— GOAL —
Give the data again exactly as written, skipping any pictures.

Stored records

+++

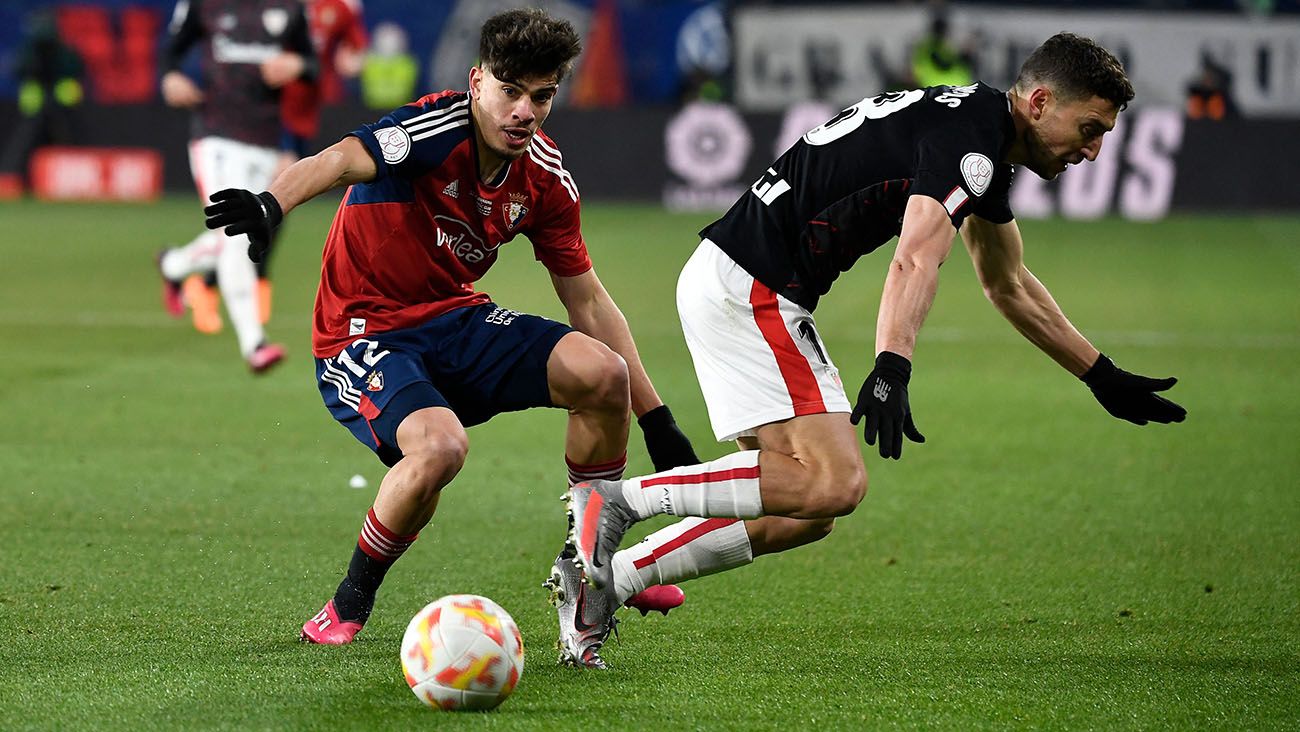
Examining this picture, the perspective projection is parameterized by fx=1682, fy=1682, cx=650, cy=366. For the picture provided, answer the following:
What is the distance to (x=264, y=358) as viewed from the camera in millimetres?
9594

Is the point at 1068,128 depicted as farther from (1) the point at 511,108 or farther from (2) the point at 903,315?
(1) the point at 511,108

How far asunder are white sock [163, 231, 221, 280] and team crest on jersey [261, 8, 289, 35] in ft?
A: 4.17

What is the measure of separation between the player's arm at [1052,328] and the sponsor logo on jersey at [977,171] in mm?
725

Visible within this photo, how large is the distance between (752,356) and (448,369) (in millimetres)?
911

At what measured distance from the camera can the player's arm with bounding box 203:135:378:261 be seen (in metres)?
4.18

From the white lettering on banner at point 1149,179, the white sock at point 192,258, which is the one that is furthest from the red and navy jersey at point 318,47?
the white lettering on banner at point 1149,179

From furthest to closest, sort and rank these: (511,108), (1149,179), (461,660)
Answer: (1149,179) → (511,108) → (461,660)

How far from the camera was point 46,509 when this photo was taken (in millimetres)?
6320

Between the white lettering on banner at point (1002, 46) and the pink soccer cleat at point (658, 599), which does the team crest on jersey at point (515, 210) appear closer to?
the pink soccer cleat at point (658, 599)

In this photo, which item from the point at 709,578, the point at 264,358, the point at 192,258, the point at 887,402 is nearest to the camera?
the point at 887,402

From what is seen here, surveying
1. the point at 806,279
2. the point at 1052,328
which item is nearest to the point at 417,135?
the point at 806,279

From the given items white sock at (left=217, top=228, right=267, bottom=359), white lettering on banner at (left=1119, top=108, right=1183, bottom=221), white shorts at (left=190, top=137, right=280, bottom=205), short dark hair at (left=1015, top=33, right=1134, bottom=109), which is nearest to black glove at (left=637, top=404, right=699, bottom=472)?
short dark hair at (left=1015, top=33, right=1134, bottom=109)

+++

— FINISHED EXERCISE —
Examining this picture, the perspective projection is parameterized by fx=1682, fy=1682, cx=650, cy=366. For the picture provided, answer the following:
What is the distance to (x=264, y=358) as viewed from the camera in millimetres?
9594

Is the point at 1068,128 depicted as farther from (1) the point at 511,108 or farther from (2) the point at 903,315?
(1) the point at 511,108

How far asunder are white sock [163, 231, 221, 280] and team crest on jersey [261, 8, 289, 35] in ft?
A: 4.17

What is the measure of separation between the player's arm at [1052,328] and the sponsor logo on jersey at [977,171] in mm?
725

Visible within this photo, how large is the distance between (752,356) and (448,369) (in millimetres)?
911

At what measured distance from the camera can the player's arm with bounding box 203:135:378:261 be seen (in metres)?
4.18

From the white lettering on banner at point 1149,179, the white sock at point 192,258, which is the one that is furthest from the red and navy jersey at point 318,47?
the white lettering on banner at point 1149,179

From furthest to closest, sort and rank these: (511,108), (1149,179), (461,660)
Answer: (1149,179) → (511,108) → (461,660)

How far from the camera was point 46,509 when this photo was taken (in millimetres)?
6320

Between the white lettering on banner at point (1002, 46) and the pink soccer cleat at point (658, 599), which does the team crest on jersey at point (515, 210) appear closer to?
the pink soccer cleat at point (658, 599)

In this photo, which item from the point at 709,578, the point at 264,358, the point at 192,258, the point at 887,402 is nearest to the camera?
the point at 887,402

From what is seen here, surveying
1. the point at 806,279
2. the point at 1052,328
which item is nearest to the point at 417,135?
the point at 806,279

From the given items white sock at (left=217, top=228, right=267, bottom=359), white lettering on banner at (left=1119, top=108, right=1183, bottom=221), white shorts at (left=190, top=137, right=280, bottom=205), short dark hair at (left=1015, top=33, right=1134, bottom=109), which is nearest to black glove at (left=637, top=404, right=699, bottom=472)?
short dark hair at (left=1015, top=33, right=1134, bottom=109)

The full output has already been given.